Yatırım yapmış olduğum gram altındaki yükseliş ivmesinin 2011 yılının ikinci yarısından itibaren azalması beni yeni yatırım araçlarını araştırmaya sevk etmişti. Borsa her zaman için çevremde kumar, çok tehlikeli bir yatırım aracı olarak görüldüğünden hiç ilgilenmediğim ve tamamen yabancı olduğum bir konuydu. En çok merak ettiğim sorular; “Borsada birisi kazanırken bir diğeri mutlaka kaybediyor mu?” ve “Şirket ne kadar kar ediyorsa hisse senedinin fiyatı da o oranda mı artıyor mu ve arada bir bağlantı var mı?” sorularıydı.

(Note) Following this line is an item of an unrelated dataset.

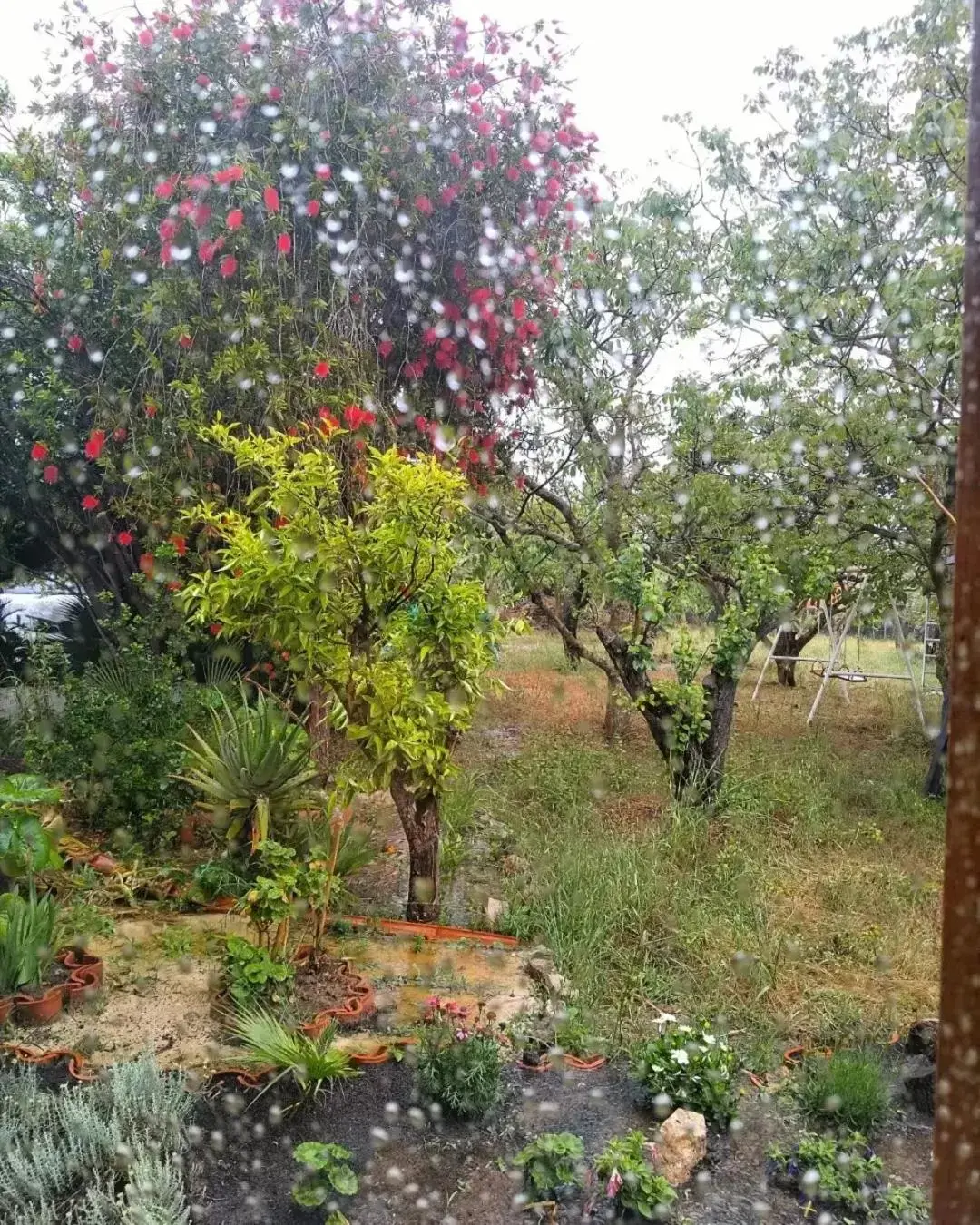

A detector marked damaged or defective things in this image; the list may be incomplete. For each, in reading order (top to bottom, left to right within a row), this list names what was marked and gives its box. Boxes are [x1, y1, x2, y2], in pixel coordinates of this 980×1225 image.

rusty metal post [936, 0, 980, 1212]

Borsaya başlangıç olarak birkaç hisse senedinin internette bulmuş olduğum grafiklerine kabaca göz attıktan sonra, hesabımın bulunmuş olduğu banka şubesine giderek binde 15 komisyon oranı ile kendime bir yatırım hesabı açtırdım. Gerekli sözleşmeleri imzaladıktan sonra hesabım ertesi gün açıldı. 14 Ekim 2013 tarihinde sığ sayılabilecek ilk hisse senedimi aldım. En büyük şanssızlığım, bu hisse senedini 1 gün içerisinde %10 civarında bir karla satmış olmam oldu. Bu acemi şansı ilerleyen zamanlarda bana pahalıya patlayacaktı.

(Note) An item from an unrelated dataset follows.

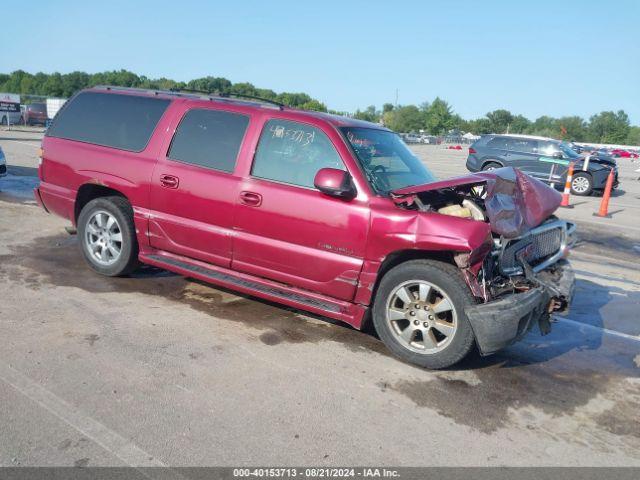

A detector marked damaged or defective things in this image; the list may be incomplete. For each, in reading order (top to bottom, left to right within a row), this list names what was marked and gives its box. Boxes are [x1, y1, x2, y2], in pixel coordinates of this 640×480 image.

crumpled hood [390, 167, 560, 238]
damaged front bumper [460, 258, 576, 356]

Al-sat işlemlerinin sonucunda, işlem yaptığım hisse senedinin artık teknik analiz kurallarına ya da bana uygun olmadığını düşünüyor ve başka bir hisse senedine yöneliyordum. Benzer kayıpları başka hisse senetlerinde de yaşadıktan sonra, artık teknik analizde eksiklerimin olduğunu düşünerek bir adet teknik analiz kitabını baştan sona bitirdim. Artık indikatörleri, hareketli ortalamaları ve de formasyonları öğrendiğime göre savaşmaya hazır olduğumu düşünüyordum. Ne de olsa piyasadaki tüm teknik analiz yöntemlerini öğrenmiştim. Sonuç olarak diğer insanlar da bu bilgilerle al-sat yapmıyor muydu?
Bir yandan iş yerindeki işlerime bakmaya çalışıyor, bir yandan da kendimi borsa ekranına bakmaktan alamıyordum. Hem iş yerindeki performansım düşmüştü, hem borsadaki zararım artıyordu hem de psikolojim bozulmaya başlamıştı. Artık neredeyse uyanık olduğum her dakika, zararımı telafi edebilmek için borsayı düşünüyordum. Zararımı kurtarmaya çalıştıkça, yapmış olduğum hatalı işlemler sebebiyle her geçen gün zararım artmaya devam ediyordu..
Bir yandan da bunca zaman sadece teknik analize göre uygulamış olduğum al-sat işlemlerinin ne kadar sağlıklı olduğunu da sorguluyordum. Teknik analiz kafamda öyle bir yer edinmişti ki sanki fiyatlar geçmişi mutlaka tekrarlamak zorundaydı. “Zaten tüm haberler, beklentiler ve temel veriler fiyatın içinde ise temel analize ne gerek vardı?” düşüncesinin beni mahveden asıl saplantı olduğunun henüz farkında değildim.
İnanılmaz bir şekilde Borsa İstanbul ve almış olduğum hisse senedi, öyle bir çıkışa geçti ki, resmen gözlerime inanamıyordum. %1-%3’lük artışlar günlerce ardı ardına gelmeye başladı. Zararımı 2 aylık bir sürecin sonunda tamamen kapatarak kara bile geçmiştim. Ne de olsa artık bu işi öğrenmiştim ve yoluma diğer hisse senetlerinde de kazanarak devam edebilirdim değil mi? Hiç de öyle olmadı..
En sonunda benim için karlı bir borsa yatırımının temeli iyi olan bir hisse senedinde en az 5 sene beklemek olduğunu anladım. Temeli iyi olan bir hisse senedi hiç al-sat yapılmasa bile senede en az %40 kar getirebiliyordu. Ben ise sadece hisse senedini alıp bekleyerek senede %40 kar elde edebileceğim yerde, al-sat yaparak senede %40 gibi bir zararla masadan ayrılıyordum.
Her gecenin bir doğuşu vardır. Neyin doğru neyin yanlış olduğunu anlamanın yanında belki de daha önemli olanı bunları sabırla uygulayabilmektir. En sonunda temelini beğendiğim bir hisse senedini aldım. 1 seneyi aşkın süredir bu hisse senedinde duruyorum. “Temel analiz mi yoksa teknik analiz mi daha önemli?” konusuna gelecek yazılarda daha detaylı bir şekilde değinmeye çalışacağım. Şimdilik kalın sağlıcakla.